◆ **INSTRUCCIONES**
1. Vuelve a escribir el texto sobre la película Averno, todo lo que va desde "Los escenarios urbanos" hasta "de la película.", rebautizando "Tupah" como "Tupaj".
2. Contesta con el texto sobre la película Averno:
(a) ¿Quién hizo la película Averno?
(b) ¿Qué ciudad se muestra en la película?
(c) ¿A los escenarios de qué novela se parecen los escenarios urbanos de la película?

◆ **TEXTO DEL EJERCICIO**
La película de Marcos Loayza Averno ha logrado esta hazaña. ¿Cómo podemos aseverar esto? ¿Cómo podemos corroborar lo que aseveramos? Primero, ¿qué es lo que vemos en la película? Fuera de las analogías que pueda haber con la mitología griega, que las hay, no solamente en esta película, sino en otras, nacionales e internacionales, así como en la recurrencia a este arquetipo en la literatura, lo más significativo en la película es lograr no solamente poner en pantalla el imaginario paceño, por lo menos, correspondiente a lo que interpreta como acontecimiento barroco de la ciudad de La Paz, enclavada en las montañas y acurrucada en sus sueños, pero también en sus misterios. Me animaría a señalar un barroco paceño, que obviamente ha venido cambiando con los tiempos, pero también una especie de surrealismo paceño, que rompe las fronteras entre lo real y lo ficticio. Pueden no ser muy atinadas estas definiciones, sin embargo, por ahí van, como aproximaciones interpretativas de las singularidades imaginarias de una ciudad que es residencia de entrelazamientos culturales y entramados pasionales.
Los escenarios urbanos del Averno son casi los escenarios configurados en la novela Felipe Delgado, ciertamente con la actualización al presente eterno, cambiante, sin embargo, repetitivo en su diferencia. Salvo uno que otro cuadro pictórico que muestra, mas bien, por donde se ha expandido la ciudad y es distinta. El personaje central Tupah, que alude al mito de Tunupa, por lo tanto, mito andino, no griego, incorpora este substrato simbólico, que reaparece con las menciones a Katari, a la serpiente de la maca-pacha, que se convierte en serpiente alada, es decir, de la alaj-pacha; Tunupa inmanente en la geología y Tunupa emergiendo volcánico. Aunque sea solo una alusión semántica, con el nombre del personaje, hay que tenerla en cuenta en la interpretación de la película.

◆ **DATOS MOSTRADOS**
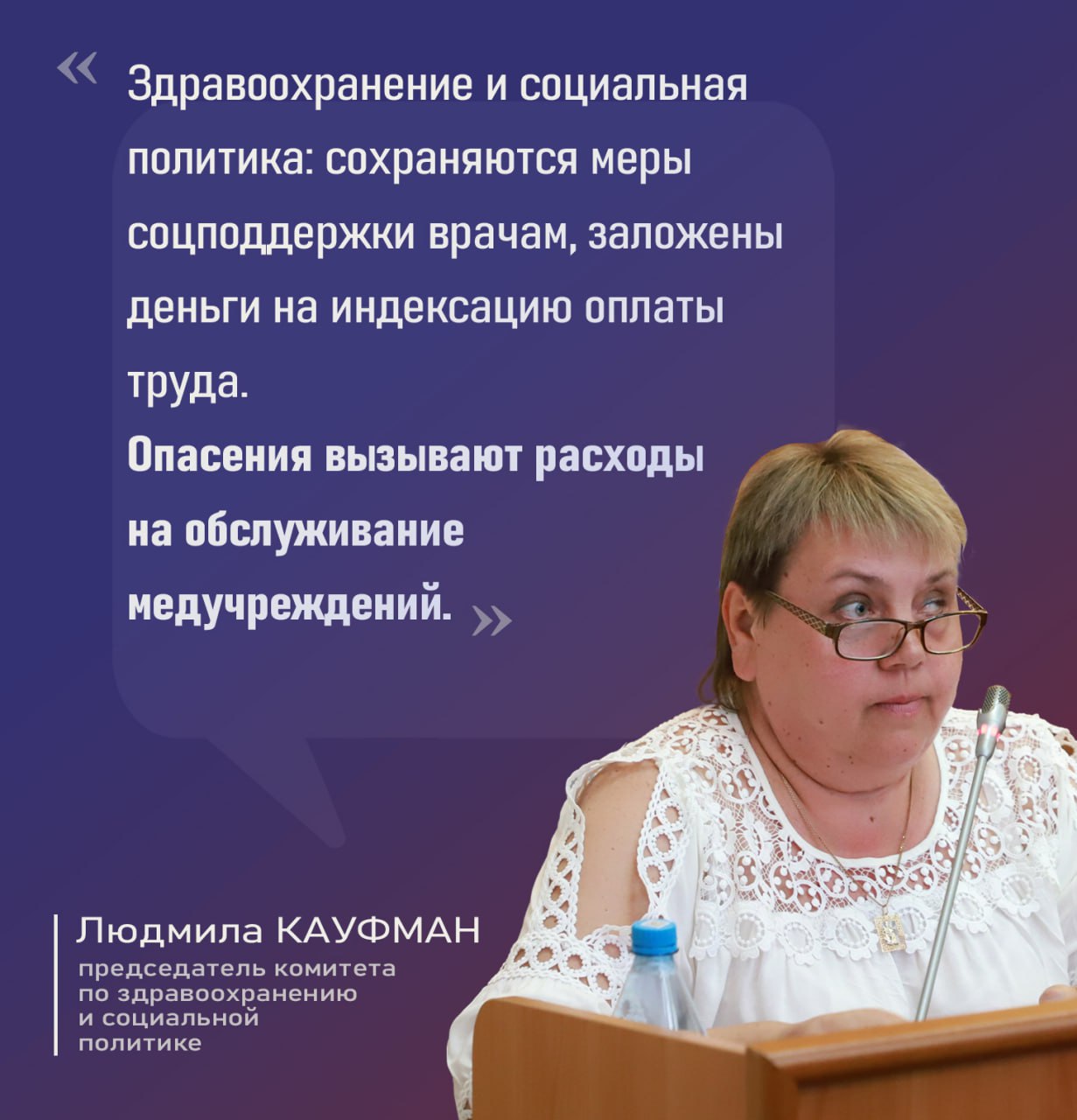 « Здравоохранение и социальная политика: сохраняются меры соцподдержки врачам, заложены деньги на индексацию оплаты труда.

Опасения вызывают расходы на обслуживание медучреждений. »

Людмила КАУФМАН
председатель комитета
по здравоохранению
и социальной
политике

◆ **RESPUESTAS ESPERADAS**
1.
Los escenarios urbanos del Averno son casi los escenarios configurados en la novela Felipe Delgado, ciertamente con la actualización al presente eterno, cambiante, sin embargo, repetitivo en su diferencia. Salvo uno que otro cuadro pictórico que muestra, mas bien, por donde se ha expandido la ciudad y es distinta. El personaje central Tupaj, que alude al mito de Tunupa, por lo tanto, mito andino, no griego, incorpora este substrato simbólico, que reaparece con las menciones a Katari, a la serpiente de la maca-pacha, que se convierte en serpiente alada, es decir, de la alaj-pacha; Tunupa inmanente en la geología y Tunupa emergiendo volcánico. Aunque sea solo una alusión semántica, con el nombre del personaje, hay que tenerla en cuenta en la interpretación de la película.

2.
(a) Marcos Loayza.
(b) La Paz.
(c) Felipe Delgado.